• [Exercise prompt]: Quote word for word the lines starting at the line with "At what distance from the viewer" and ending at the final line of the entries. Leave out any pictures.

** Start of Source data **

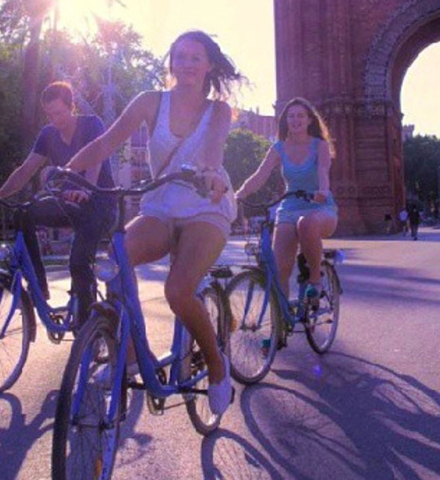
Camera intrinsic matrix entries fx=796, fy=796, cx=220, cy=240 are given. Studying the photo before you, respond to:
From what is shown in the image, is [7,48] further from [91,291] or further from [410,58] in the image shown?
[91,291]

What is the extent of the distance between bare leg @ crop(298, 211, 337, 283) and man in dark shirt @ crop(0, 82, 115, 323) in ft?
4.64

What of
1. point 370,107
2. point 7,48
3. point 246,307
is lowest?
point 246,307

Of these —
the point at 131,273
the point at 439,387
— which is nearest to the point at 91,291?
the point at 131,273

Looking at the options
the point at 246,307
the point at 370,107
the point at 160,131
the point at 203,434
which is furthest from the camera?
the point at 370,107

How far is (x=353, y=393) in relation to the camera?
4934mm

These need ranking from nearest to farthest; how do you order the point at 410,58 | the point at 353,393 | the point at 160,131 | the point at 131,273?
the point at 131,273, the point at 160,131, the point at 353,393, the point at 410,58

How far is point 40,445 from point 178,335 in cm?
86

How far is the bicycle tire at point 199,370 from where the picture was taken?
3877 mm

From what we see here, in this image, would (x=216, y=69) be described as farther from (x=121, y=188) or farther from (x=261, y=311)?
(x=261, y=311)

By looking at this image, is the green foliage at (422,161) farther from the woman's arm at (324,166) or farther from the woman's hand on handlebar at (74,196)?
the woman's hand on handlebar at (74,196)

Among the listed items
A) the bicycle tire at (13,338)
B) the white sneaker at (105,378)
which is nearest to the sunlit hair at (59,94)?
the bicycle tire at (13,338)

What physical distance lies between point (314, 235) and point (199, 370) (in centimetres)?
205

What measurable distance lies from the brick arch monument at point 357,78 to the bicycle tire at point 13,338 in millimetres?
34018

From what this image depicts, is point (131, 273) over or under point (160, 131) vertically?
under
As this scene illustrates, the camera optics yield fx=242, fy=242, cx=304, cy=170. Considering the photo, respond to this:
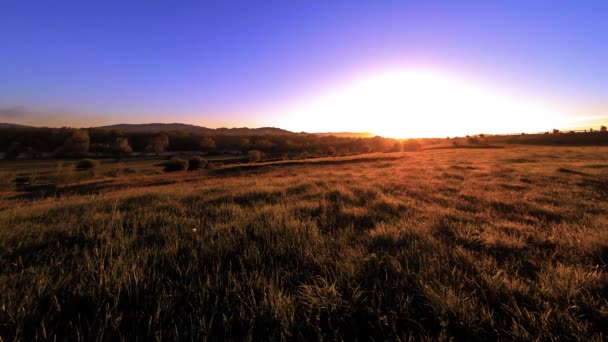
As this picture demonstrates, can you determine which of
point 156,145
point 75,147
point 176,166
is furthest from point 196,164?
point 75,147

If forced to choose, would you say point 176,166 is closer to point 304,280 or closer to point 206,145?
point 304,280

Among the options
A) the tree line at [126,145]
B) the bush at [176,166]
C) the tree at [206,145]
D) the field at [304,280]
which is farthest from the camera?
the tree at [206,145]

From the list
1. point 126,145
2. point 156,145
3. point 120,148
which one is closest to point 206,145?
point 156,145

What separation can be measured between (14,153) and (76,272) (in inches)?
5323

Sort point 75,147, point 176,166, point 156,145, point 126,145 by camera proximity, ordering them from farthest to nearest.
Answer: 1. point 156,145
2. point 126,145
3. point 75,147
4. point 176,166

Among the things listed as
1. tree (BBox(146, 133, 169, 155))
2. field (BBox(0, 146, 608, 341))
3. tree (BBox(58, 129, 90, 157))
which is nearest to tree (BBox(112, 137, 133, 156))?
tree (BBox(58, 129, 90, 157))

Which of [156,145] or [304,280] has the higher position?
[156,145]

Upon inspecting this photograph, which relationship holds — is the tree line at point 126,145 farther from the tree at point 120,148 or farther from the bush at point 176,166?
the bush at point 176,166

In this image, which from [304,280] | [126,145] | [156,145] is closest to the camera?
[304,280]

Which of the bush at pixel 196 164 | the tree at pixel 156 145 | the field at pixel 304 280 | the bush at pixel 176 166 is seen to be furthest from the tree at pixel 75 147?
the field at pixel 304 280

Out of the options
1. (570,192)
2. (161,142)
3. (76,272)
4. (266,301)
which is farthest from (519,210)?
(161,142)

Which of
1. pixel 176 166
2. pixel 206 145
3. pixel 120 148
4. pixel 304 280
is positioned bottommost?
pixel 176 166

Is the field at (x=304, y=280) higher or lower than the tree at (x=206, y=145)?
lower

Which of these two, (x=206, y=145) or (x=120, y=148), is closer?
(x=120, y=148)
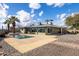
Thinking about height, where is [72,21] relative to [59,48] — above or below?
above

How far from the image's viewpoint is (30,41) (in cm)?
647

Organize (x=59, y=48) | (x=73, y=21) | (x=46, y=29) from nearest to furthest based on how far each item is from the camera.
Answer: (x=59, y=48)
(x=73, y=21)
(x=46, y=29)

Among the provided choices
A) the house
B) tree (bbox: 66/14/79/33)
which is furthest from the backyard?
tree (bbox: 66/14/79/33)

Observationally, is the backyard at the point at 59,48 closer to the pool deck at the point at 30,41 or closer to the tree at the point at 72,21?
the pool deck at the point at 30,41

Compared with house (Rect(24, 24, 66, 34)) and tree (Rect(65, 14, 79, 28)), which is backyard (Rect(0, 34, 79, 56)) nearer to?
house (Rect(24, 24, 66, 34))

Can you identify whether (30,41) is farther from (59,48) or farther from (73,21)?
(73,21)

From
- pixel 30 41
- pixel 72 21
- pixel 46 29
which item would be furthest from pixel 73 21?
pixel 30 41

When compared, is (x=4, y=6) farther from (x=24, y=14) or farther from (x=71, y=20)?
(x=71, y=20)

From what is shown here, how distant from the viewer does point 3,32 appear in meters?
6.55

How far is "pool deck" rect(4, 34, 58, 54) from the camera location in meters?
6.32

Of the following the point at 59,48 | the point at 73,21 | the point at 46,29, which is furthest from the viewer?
the point at 46,29

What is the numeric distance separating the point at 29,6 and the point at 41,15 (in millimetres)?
527

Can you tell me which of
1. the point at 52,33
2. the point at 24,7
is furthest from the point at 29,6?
the point at 52,33

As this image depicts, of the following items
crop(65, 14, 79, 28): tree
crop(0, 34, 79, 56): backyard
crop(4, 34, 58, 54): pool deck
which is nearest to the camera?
crop(0, 34, 79, 56): backyard
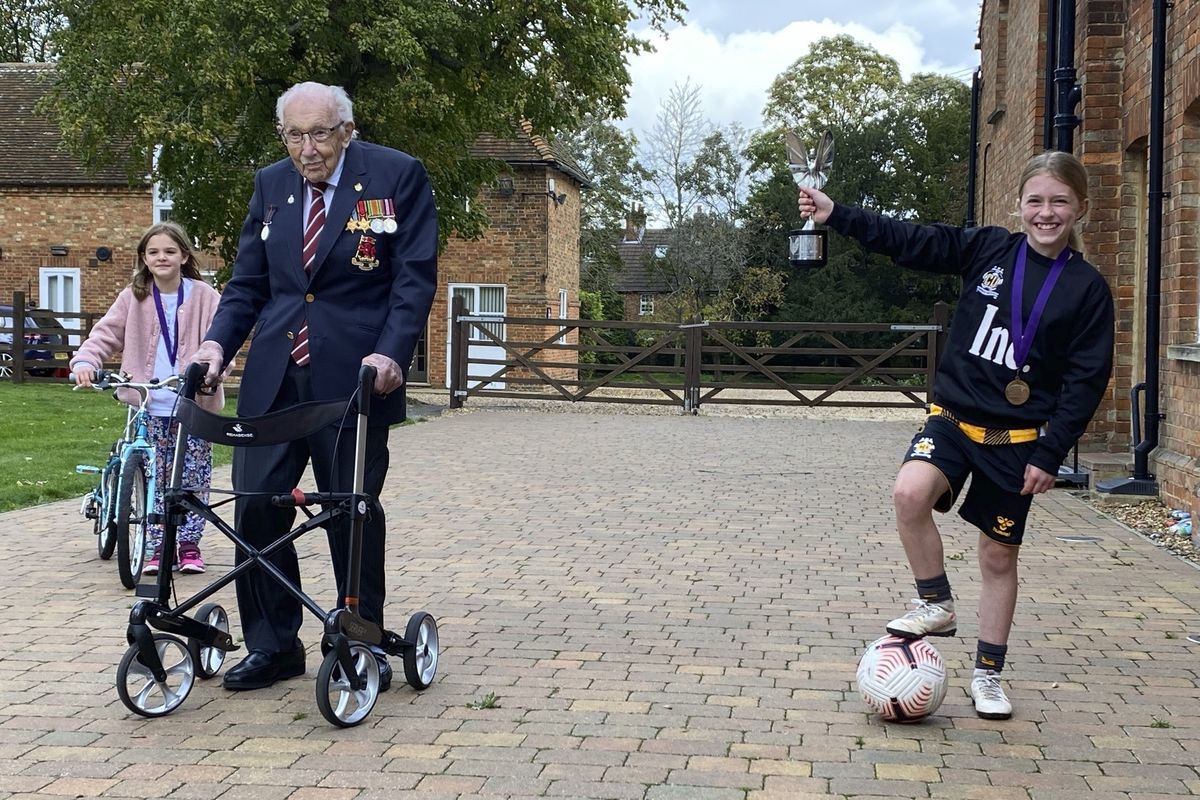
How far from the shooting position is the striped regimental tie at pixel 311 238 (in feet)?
16.1

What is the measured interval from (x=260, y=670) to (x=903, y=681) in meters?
2.24

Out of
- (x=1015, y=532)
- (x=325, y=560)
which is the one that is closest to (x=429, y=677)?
(x=1015, y=532)

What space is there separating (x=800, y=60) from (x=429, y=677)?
56217mm

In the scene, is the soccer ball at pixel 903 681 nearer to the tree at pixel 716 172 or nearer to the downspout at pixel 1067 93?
the downspout at pixel 1067 93

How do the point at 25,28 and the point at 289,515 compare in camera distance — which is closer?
the point at 289,515

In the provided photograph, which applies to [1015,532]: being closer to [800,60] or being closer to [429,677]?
[429,677]

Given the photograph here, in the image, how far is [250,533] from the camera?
4.91 metres

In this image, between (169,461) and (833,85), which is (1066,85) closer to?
(169,461)

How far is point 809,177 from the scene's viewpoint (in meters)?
5.27

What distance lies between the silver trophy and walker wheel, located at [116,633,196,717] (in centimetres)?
267

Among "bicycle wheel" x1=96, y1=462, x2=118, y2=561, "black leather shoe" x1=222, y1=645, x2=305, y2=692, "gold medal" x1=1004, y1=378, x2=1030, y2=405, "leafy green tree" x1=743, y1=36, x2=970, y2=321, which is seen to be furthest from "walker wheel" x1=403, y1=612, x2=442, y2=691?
"leafy green tree" x1=743, y1=36, x2=970, y2=321

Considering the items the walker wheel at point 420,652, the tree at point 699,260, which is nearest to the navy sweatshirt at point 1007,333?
the walker wheel at point 420,652

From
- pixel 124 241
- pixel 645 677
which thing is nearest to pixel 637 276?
pixel 124 241

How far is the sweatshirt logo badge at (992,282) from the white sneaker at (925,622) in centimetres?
108
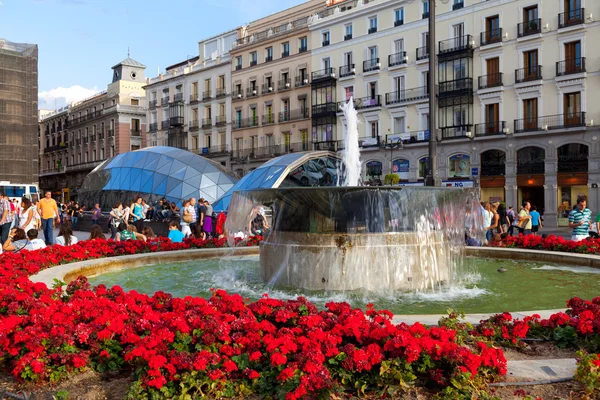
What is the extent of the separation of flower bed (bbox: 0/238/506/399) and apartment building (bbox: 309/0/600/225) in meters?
30.8

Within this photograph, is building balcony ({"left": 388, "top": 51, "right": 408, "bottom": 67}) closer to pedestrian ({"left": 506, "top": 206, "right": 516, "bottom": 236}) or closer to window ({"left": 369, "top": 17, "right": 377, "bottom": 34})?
window ({"left": 369, "top": 17, "right": 377, "bottom": 34})

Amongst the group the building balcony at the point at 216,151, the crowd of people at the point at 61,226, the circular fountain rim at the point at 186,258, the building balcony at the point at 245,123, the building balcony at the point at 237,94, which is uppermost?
the building balcony at the point at 237,94

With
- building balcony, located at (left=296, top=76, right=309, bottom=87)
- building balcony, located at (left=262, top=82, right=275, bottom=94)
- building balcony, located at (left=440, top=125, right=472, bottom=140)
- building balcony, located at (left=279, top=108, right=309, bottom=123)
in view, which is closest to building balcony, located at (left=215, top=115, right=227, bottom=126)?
building balcony, located at (left=262, top=82, right=275, bottom=94)

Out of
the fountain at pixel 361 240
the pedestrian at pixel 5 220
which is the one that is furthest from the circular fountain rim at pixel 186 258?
the pedestrian at pixel 5 220

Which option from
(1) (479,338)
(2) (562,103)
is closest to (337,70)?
(2) (562,103)

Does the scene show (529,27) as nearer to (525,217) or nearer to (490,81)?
(490,81)

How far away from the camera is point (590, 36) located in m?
30.7

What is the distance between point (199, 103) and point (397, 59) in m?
23.3

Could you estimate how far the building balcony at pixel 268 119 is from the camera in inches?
1911

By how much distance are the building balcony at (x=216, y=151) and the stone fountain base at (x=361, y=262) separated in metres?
45.4

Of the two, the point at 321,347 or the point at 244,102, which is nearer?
the point at 321,347

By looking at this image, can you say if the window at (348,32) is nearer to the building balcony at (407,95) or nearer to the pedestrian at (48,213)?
the building balcony at (407,95)

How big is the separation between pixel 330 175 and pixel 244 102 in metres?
21.9

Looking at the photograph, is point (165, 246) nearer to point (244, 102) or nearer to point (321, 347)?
point (321, 347)
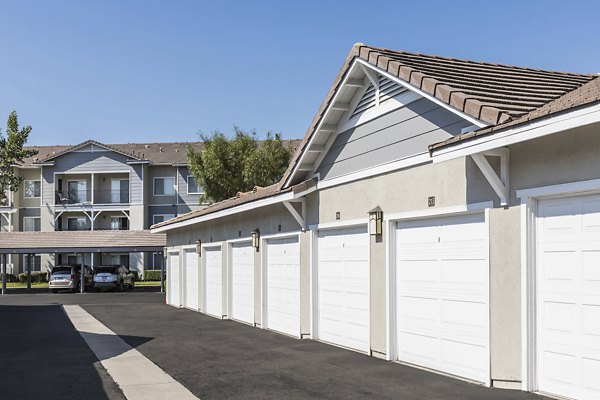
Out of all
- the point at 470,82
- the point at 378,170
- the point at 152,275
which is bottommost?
the point at 152,275

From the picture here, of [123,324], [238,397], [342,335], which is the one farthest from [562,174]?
[123,324]

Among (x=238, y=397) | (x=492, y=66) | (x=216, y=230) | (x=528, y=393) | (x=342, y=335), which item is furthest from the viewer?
(x=216, y=230)

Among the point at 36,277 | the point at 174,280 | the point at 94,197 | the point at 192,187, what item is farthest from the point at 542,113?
the point at 36,277

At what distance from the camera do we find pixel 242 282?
19266mm

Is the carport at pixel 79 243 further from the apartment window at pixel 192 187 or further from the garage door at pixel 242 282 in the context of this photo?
the garage door at pixel 242 282

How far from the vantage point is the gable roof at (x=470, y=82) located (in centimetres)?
899

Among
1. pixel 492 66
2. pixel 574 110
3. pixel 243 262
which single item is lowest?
pixel 243 262

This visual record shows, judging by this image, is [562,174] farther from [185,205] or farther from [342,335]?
[185,205]

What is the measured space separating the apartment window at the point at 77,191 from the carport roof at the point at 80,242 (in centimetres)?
Answer: 1228

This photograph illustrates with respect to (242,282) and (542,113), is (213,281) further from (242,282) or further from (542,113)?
(542,113)

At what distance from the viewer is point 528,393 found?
8305mm

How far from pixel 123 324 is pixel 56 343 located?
428 centimetres

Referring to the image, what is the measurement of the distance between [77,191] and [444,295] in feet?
149

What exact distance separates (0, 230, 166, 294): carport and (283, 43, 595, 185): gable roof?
2532 cm
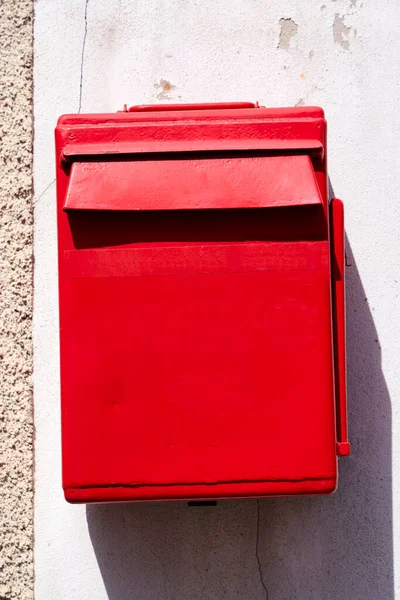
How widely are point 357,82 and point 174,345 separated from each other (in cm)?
87

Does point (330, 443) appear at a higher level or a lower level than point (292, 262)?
lower

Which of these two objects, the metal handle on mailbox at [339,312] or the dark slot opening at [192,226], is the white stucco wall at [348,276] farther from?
the dark slot opening at [192,226]

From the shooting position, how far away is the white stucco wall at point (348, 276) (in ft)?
5.49

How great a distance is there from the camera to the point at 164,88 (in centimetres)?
173

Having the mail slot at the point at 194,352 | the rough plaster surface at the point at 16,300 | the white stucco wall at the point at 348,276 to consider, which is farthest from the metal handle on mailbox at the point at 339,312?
the rough plaster surface at the point at 16,300

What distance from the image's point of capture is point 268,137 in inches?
54.6

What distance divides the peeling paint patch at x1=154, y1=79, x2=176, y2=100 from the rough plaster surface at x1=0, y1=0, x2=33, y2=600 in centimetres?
33

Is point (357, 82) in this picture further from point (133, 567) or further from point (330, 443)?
point (133, 567)

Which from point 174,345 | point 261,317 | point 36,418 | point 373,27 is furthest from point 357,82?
point 36,418

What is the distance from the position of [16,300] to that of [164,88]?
66cm

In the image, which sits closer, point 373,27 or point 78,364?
point 78,364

** End of Source data **

• [Response to the exercise]:
At what distance from the viewer is point 528,393 found?
8305mm

How far from pixel 123 324 is pixel 56 343 located?
428 centimetres

Referring to the image, what is the measurement of the distance between [77,191] and [444,295] in feet?
149

What exact distance separates (0, 230, 166, 294): carport and (283, 43, 595, 185): gable roof?
2532 cm
How widely are point 357,82 and point 174,345 separated from each other (in cm)?
87

Does point (330, 443) appear at a higher level or a lower level than point (292, 262)?
lower

Which of these two objects, the metal handle on mailbox at [339,312] or the dark slot opening at [192,226], is the white stucco wall at [348,276] farther from?
the dark slot opening at [192,226]

From the shooting position, how far away is the white stucco wall at point (348, 276) (in ft)?
5.49

How great a distance is there from the camera to the point at 164,88 (in centimetres)?
173

Having the mail slot at the point at 194,352 | the rough plaster surface at the point at 16,300 | the white stucco wall at the point at 348,276 to consider, which is farthest from the metal handle on mailbox at the point at 339,312?
the rough plaster surface at the point at 16,300

What distance from the image's point of capture is point 268,137 in inches?
54.6

What distance divides the peeling paint patch at x1=154, y1=79, x2=176, y2=100 from the rough plaster surface at x1=0, y1=0, x2=33, y2=600 in centimetres?
33

Is point (357, 82) in this picture further from point (133, 567) or further from point (330, 443)?
point (133, 567)

Which from point 174,345 | point 261,317 | point 36,418 | point 373,27 is furthest from point 357,82?
point 36,418

What is the distance from the position of [16,300] to that of [164,88]?
66cm

In the image, which sits closer, point 373,27 or point 78,364?
point 78,364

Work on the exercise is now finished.